The UM Campus Farm serves as the central hub of hands-on activity and is primarily operated by student interns and volunteers from the student group, Friends of the Campus Farm, with the support of Matthaei-Nichols staff and UMSFP. The Campus Farm was established in 2012 as a vehicle through which UMSFP will provide experiential education at the University of Michigan and to address student interest in gaining practical growing experience.
In recent years student interest has expanded beyond the capacity of on-campus gardens like Cultivating Community, Outdoor Adventures, and the garden run by Student Advocates for Nutrition. In addition to practical experience, students are calling for more locally-sourced, sustainable food available on campus. In rising to the expectations of students, the campus farm is a center for experiential and academic education and helps increase access to fresh food.
Campus Farm Mission
The Campus Farm is a collaborative, student-led project of the University of Michigan Sustainable Food Program (UMSFP) and Matthaei Botanical Gardens and Nichols Arboretum (MBGNA). The purpose of the Campus Farm is to serve the greater University of Michigan community through formal and informal educational opportunities related to the production of sustainable food.

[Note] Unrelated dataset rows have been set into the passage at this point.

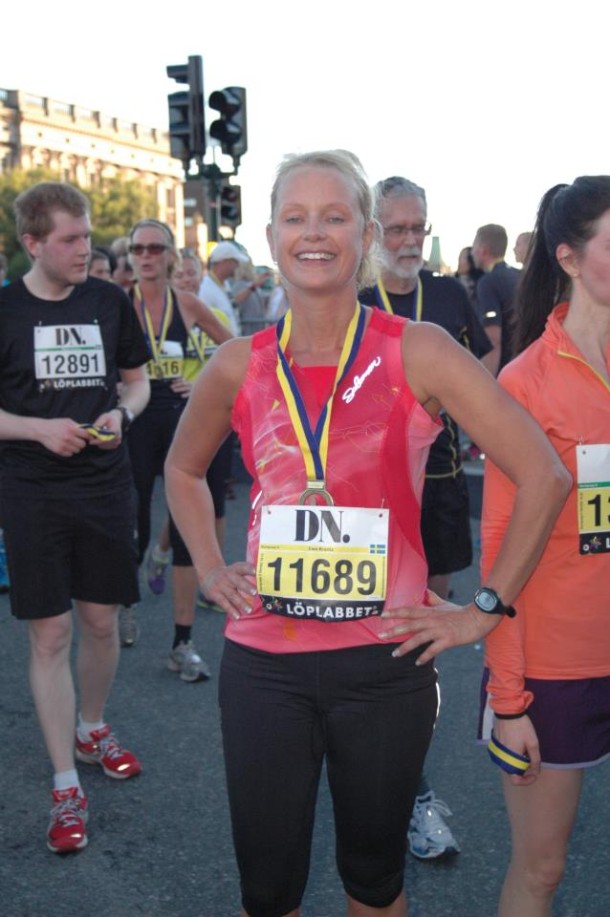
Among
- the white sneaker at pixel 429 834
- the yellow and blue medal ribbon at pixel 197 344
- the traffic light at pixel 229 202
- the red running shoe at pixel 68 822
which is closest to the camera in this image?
the white sneaker at pixel 429 834

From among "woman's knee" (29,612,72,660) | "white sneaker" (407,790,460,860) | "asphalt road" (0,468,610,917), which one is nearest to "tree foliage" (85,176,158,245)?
"asphalt road" (0,468,610,917)

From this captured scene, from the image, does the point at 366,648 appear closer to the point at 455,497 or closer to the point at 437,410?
the point at 437,410

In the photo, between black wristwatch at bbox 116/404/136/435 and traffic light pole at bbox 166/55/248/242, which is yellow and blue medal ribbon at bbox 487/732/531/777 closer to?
black wristwatch at bbox 116/404/136/435

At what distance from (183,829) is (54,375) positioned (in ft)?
5.44

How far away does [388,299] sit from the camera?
161 inches

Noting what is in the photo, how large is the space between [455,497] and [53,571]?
146 centimetres

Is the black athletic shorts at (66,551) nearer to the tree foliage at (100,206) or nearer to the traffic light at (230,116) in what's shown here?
the traffic light at (230,116)

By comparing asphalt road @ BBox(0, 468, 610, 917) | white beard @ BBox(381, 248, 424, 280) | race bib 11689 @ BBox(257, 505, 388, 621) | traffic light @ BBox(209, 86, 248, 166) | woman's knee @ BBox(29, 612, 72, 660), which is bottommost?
asphalt road @ BBox(0, 468, 610, 917)

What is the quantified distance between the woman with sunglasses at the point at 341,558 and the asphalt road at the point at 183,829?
1.15 meters

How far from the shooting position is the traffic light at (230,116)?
13117mm

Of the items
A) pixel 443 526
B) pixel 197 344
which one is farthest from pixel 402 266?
pixel 197 344

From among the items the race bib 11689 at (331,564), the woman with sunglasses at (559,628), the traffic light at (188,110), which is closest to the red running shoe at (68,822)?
the woman with sunglasses at (559,628)

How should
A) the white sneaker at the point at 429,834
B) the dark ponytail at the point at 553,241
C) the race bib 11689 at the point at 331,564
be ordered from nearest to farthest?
1. the race bib 11689 at the point at 331,564
2. the dark ponytail at the point at 553,241
3. the white sneaker at the point at 429,834

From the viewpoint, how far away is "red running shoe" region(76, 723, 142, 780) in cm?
453
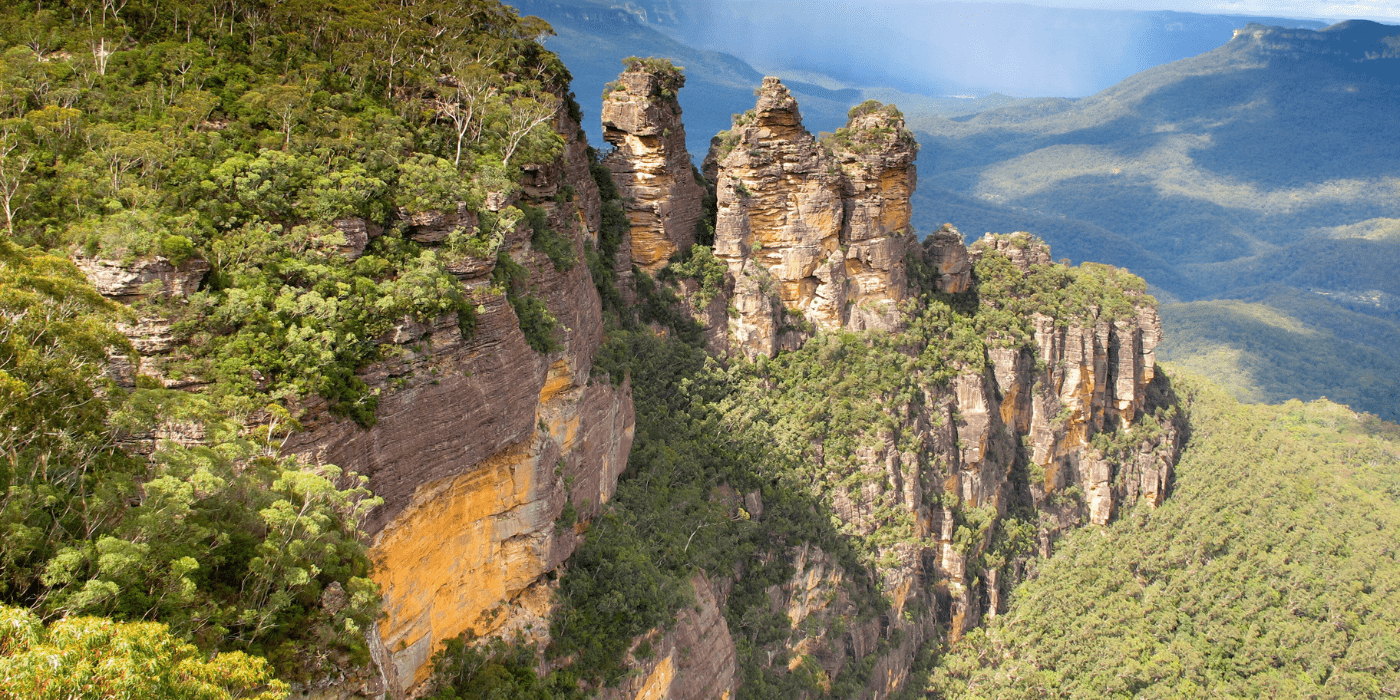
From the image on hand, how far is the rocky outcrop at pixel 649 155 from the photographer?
42406 mm

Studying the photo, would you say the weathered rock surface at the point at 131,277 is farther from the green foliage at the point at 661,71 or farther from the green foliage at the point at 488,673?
the green foliage at the point at 661,71

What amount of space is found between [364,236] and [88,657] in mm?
13498

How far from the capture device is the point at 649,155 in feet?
142

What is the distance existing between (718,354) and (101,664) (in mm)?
38159

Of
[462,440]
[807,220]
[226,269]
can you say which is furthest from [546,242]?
[807,220]

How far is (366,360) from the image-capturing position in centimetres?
1900

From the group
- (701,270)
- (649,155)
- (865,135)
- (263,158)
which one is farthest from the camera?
(865,135)

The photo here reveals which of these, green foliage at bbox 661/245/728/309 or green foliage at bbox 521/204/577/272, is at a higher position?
green foliage at bbox 521/204/577/272

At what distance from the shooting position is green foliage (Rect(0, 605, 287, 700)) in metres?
8.28

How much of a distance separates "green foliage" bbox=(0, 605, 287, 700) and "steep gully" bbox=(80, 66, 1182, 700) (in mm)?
4400

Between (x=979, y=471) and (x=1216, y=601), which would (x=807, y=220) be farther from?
(x=1216, y=601)

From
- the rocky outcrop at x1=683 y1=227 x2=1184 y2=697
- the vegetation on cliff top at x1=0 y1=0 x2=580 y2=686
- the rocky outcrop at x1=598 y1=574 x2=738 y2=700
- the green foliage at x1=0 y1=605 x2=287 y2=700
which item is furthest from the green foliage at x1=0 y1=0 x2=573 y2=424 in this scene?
the rocky outcrop at x1=683 y1=227 x2=1184 y2=697

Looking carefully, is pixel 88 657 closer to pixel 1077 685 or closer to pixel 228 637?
pixel 228 637

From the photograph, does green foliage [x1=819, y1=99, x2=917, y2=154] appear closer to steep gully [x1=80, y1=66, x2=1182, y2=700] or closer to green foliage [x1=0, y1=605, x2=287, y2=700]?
steep gully [x1=80, y1=66, x2=1182, y2=700]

The Campus Farm is a center for hands-on learning related to sustainability, food systems, and food production. We cultivate food at the same time as we cultivate citizens and leaders who challenge the present and enrich the future, not only in terms of agriculture, but also in terms of broad and interconnected issues of justice, equity and the environment. The Campus Farm is a convergence point where theory and practice are able to come together in a physical space, functioning as a site for class visits, student engagement and leadership, place-making, and research projects in a wide range of fields, including sciences and the arts.
The Campus Farm strives to be a space that fosters a healthy and diverse community. Anyone can learn something new at the Campus Farm, and since food impacts everyone, we strive to encourage a diverse student-centered representation of volunteers, organizations, researchers, community partners, and leaders.
Sustainable food also promotes the development of local food systems that strengthen communities by improving local economies and ecologies and providing fresh, healthful food. At the Campus Farm, that means using practices that benefit current and future generations by encouraging organic practices that lead to healthy soils, clean water systems, and diverse habitats. By integrating principles of permaculture and using techniques such as crop rotation, low tillage, companion planting and composting, we strive towards systems that can function as closed loops.